Gericht/Institution:LG Karlsruhe
Erscheinungsdatum:15.11.2019
Entscheidungsdatum:15.11.2019
Aktenzeichen:3 O 32/19
Quelle:juris Logo
Normen:§ 627 BGB, § 305 BGB, § 626 BGB

KSC weiterhin an Agenturvertrag mit Lagardère Sports Germany GmbH gebunden

 

Das LG Karlsruhe hat entschieden, dass der Agenturvertrag des KSC mit der Firma Lagardère Sports Germany GmbH im Moment weiterbesteht, da zwei Kündigungen des KSC rechtlich wirkungslos waren.

Der KSC muss zudem mögliche Schäden ersetzen, wobei bislang kein konkreter Betrag eingeklagt wurde.
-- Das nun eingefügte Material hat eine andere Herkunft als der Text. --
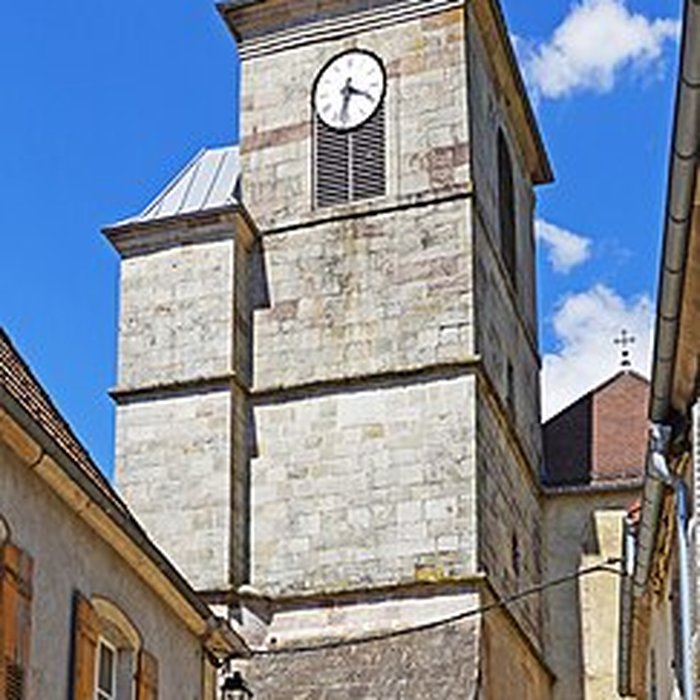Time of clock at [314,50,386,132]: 3:32
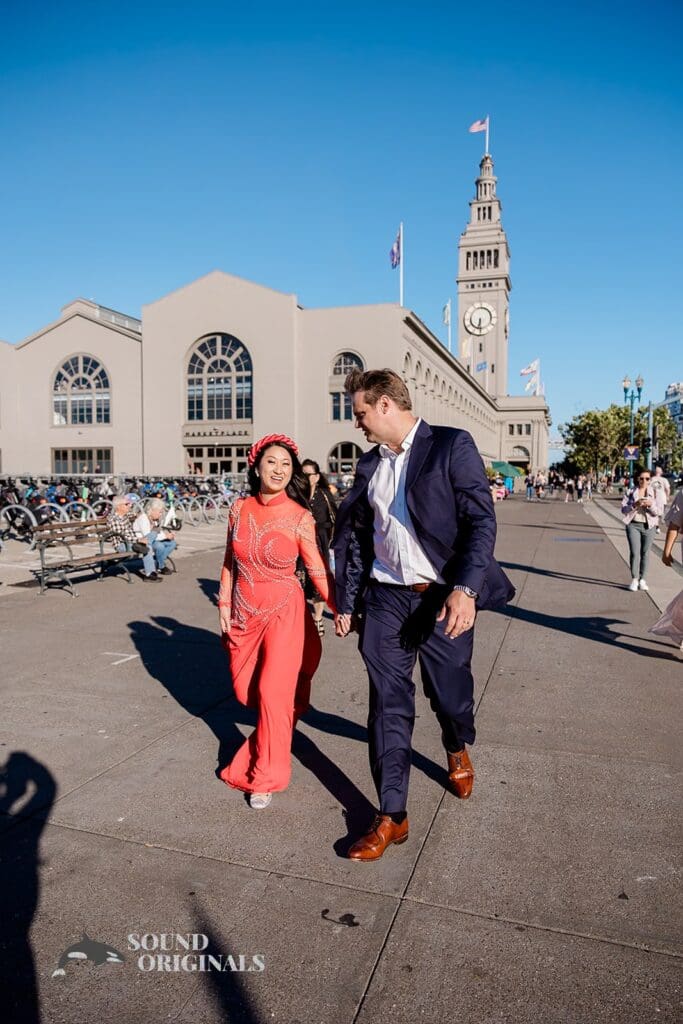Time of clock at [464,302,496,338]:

Der KSC hatte die Klägerin, eine international tätige Vermarktungsagentur für Sportrechte, im Dezember 2016 engagiert, damit ihm diese – gegen Provision – Vermarktungsverträge mit Dritten vermittelt. Mit der Agentur, damals noch "SPORTFIVE GmbH & Co.KG" genannt, gab es Verbindungen schon seit 2011. Im Dezember 2018 erklärte der KSC die Kündigung des Agenturvertrags zum 31.03.2019, weil das nötige Vertrauensverhältnis nicht mehr bestehe. Die Agentur widersprach der Kündigung, da im Vertrag vereinbart worden sei, dass aus diesem Grund nicht gekündigt werden könne. Trotzdem teilte der KSC im Februar 2019 seinen Geschäftspartnern und Werbekunden mit, dass der Vertrag zum 31.03.2019 aufgelöst sei. Die Agentur widersprach dem mit einer Email, in der sie dem KSC Vertragsbruch vorwarf. Der KSC fand die weitere Zusammenarbeit sei damit unzumutbar geworden und kündigte erneut. Die Agentur reichte daraufhin Klage ein, um feststellen zu lassen, dass der Vertrag weiter gelte bis zum vereinbarten Auslaufen und der KSC für eventuelle Schäden durch die Bekanntgabe der Kündigung einstehen müsse.

Das LG Karlsruhe hat beide Kündigungen des KSC für unwirksam erklärt.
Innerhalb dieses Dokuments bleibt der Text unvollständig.